18 thoughts on “OS X 10.2 on Qemu PowerPC

  1. Try Rhapsody DR1 and DR2 On QEMU.It was their original OS X design available as seperate CDs for PPC and 486.
    They include a NEXT kernel with updated BSD parts a more thread safe UI looking like MacOS 8 an OmniWeb beta and Quicktime.
    Cocoa was the Yellow Box also available for Windows while Classic was the Blue Box.
    With a few tricks you can run older software and drivers.
    Apple even opensourced the kernel and other parts in 1999 but its not in their repository anymore.
    There are also OS X DP1 and DP2 that still had the Rhapsody UI, but the new XNU kernel, Carbon and a FAT32 driver.

    • I doubt it’ll run as it was so picky about machines even back in the day.. let alone OS X Server 1.0 … By then I had a G4, and I sold my iMac to discover that OS X didn’t support G4s…. It felt like it was a year between OS X 1.2 and OS X 10.0 public preview….

  2. @ampharos: that’s a good point.

    Try loading qemu-system-ppc in 8-bit mode, e.g. -g 1024x768x8 which should boot with the right colours.

          • Lots of progress.
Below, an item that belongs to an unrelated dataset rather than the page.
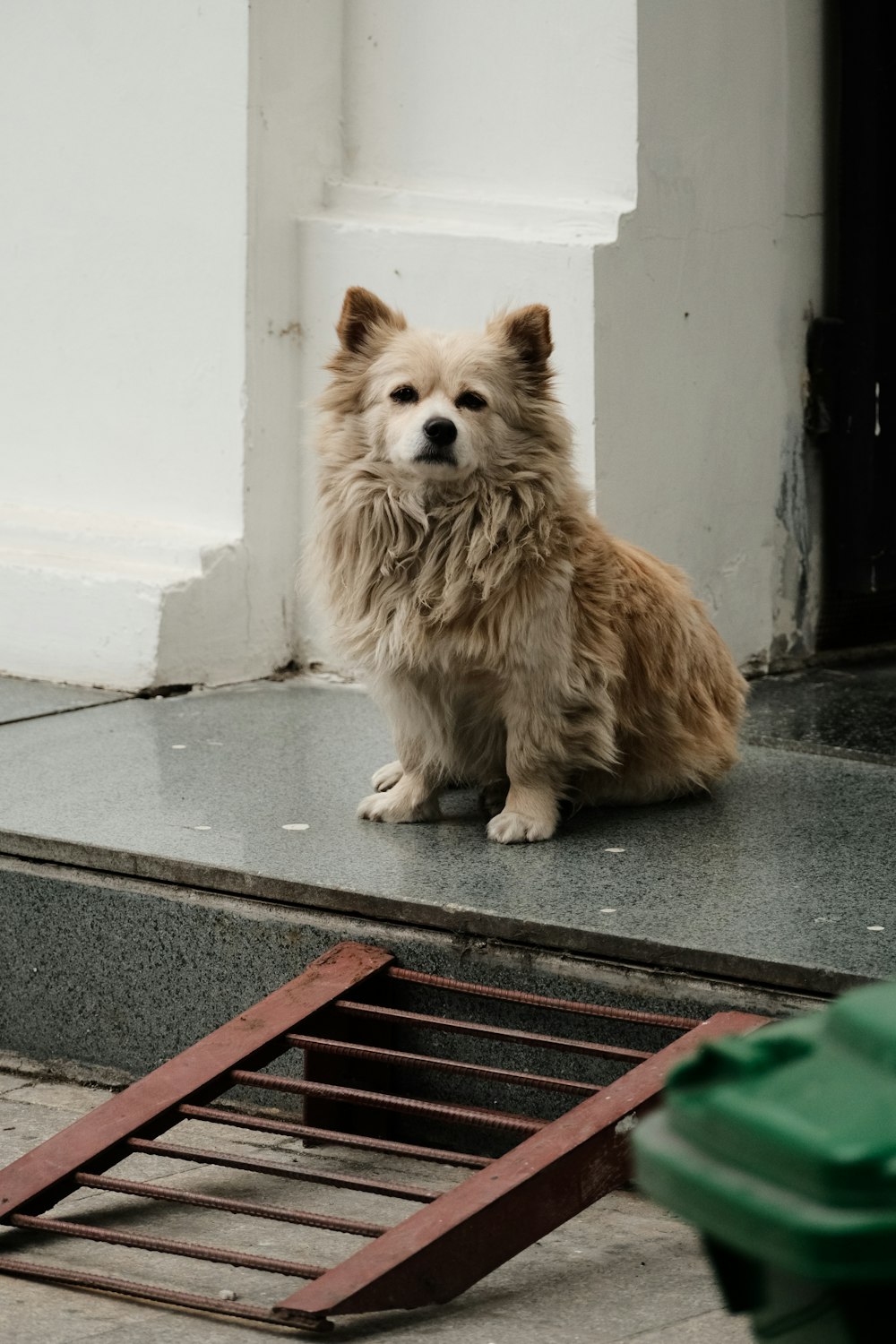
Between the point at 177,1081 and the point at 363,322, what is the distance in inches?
56.1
I started using this in 2020. As of now, it runs OS X Public Beta through Panther with 24/32 bit color, and the resolution can be selected from the guest OS. I haven’t tried Tiger or newer, since I have convenient hardware running those.

            I haven’t been able to get DP4 or OS X Server 1.2 to work. There are instructions for 1.2v3 – I don’t know what the “v3” is, the CD I have says it’s 1.2 with no suffix, so I assume it’s older. I picked up this 1.2 CD at a flea market 20 years back and have never had an environment that runs it, sigh.

            Even on a 2022 host though, the guest is slow. It’s fun for nostalgia but still seems slower than running this software on period hardware.

          • There is some pages and I’ve done it for running 1.2 like back in the day . It’s slow and native hardware is the way to go!

  3. hi, do you think it would be possible to run MacOS < 10.2 in qemu?
    i've tried with osx public beta and osx 10.1.4 but the first one doesn't work and the second freezes after loading the CD, on the spinning beach ball…

    • I doubt it, old OS X really needs apple firmware… It would be the same reason OS 8.6 & 9 don’t load.

      Trust me, after shelling out $599 USD for OS X Server v 1.1 I’d love to run it again, mostly because it cost me so much money back then, and there was no upgrade path from v1.1 to 10.0 …. 🙁

      • too bad 🙁
        i’ve run rhapsody x86 in bochs on my old powermac g5.
        so, old x86 hardware is better emulated than old ppc hardware.
        maybe one day… who knows 🙂
        it would also be great to emulate AUX! .P

  4. Awesome! I couldn’t figure out how to get it working until now. What do you think about running 9.x thru 10.1 (maybe even Public Beta) in Mac-On-Mac in OS X in QEMU? Would it work?